Ilia Mirkin
2014-May-13 15:33 UTC
[Nouveau] [PATCH 1/2] nv50/ir: make sure that texprep/texquerylod's args get coalesced
Signed-off-by: Ilia Mirkin <imirkin at alum.mit.edu>
Cc: "10.2" <mesa-stable at lists.freedesktop.org>
---
Not 100% sure of the significance of this code, but this seems like the
correct thing to do... will definitely run it through a full piglit run before
pushing out.
src/gallium/drivers/nouveau/codegen/nv50_ir_ra.cpp | 2 ++
1 file changed, 2 insertions(+)
diff --git a/src/gallium/drivers/nouveau/codegen/nv50_ir_ra.cpp
b/src/gallium/drivers/nouveau/codegen/nv50_ir_ra.cpp
index 60a6a3f..b284081 100644
--- a/src/gallium/drivers/nouveau/codegen/nv50_ir_ra.cpp
+++ b/src/gallium/drivers/nouveau/codegen/nv50_ir_ra.cpp
@@ -998,7 +998,9 @@ GCRA::doCoalesce(ArrayList& insns, unsigned int mask)
case OP_TXQ:
case OP_TXD:
case OP_TXG:
+ case OP_TXLQ:
case OP_TEXCSAA:
+ case OP_TEXPREP:
if (!(mask & JOIN_MASK_TEX))
break;
for (c = 0; insn->srcExists(c) && c != insn->predSrc;
++c)
--
1.8.5.5
Ilia Mirkin
2014-May-13 15:33 UTC
[Nouveau] [PATCH 2/2] nv50/ir: fix integer mul lowering for u32 x u32 -> high u32
UNION appears to expect that all of its defines are conditional.

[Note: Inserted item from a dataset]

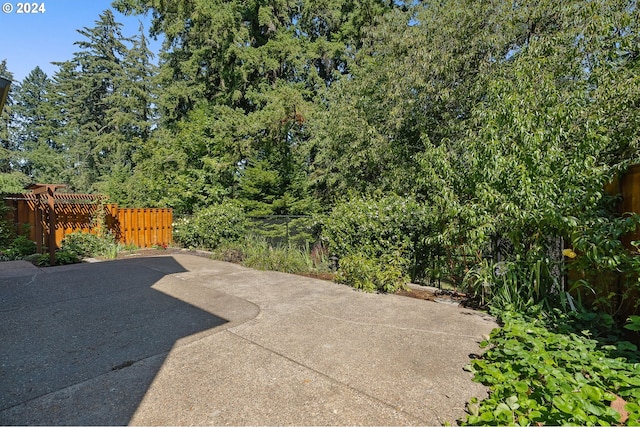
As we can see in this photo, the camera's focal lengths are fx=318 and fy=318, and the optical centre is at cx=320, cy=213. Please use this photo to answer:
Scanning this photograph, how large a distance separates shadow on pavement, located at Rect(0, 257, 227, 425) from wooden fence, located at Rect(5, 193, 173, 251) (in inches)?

Otherwise it inserts a mov instruction which overwrites the desired
result. This fixes tests that use UMUL_HI, and much less directly,
unsigned integer division by a constant, which uses this functionality
in its lowering.
Signed-off-by: Ilia Mirkin <imirkin at alum.mit.edu>
Cc: "10.1 10.2" <mesa-stable at lists.freedesktop.org>
---
The S32 version of this logic is busted too (thankfully there is no IMUL
instruction so it normally doesn't come up). However division by signed
integer is still broken as a result. Fixing it will require more changes, but
those will rely on the unsigned case working.
src/gallium/drivers/nouveau/codegen/nv50_ir_lowering_nv50.cpp | 7 ++++---
1 file changed, 4 insertions(+), 3 deletions(-)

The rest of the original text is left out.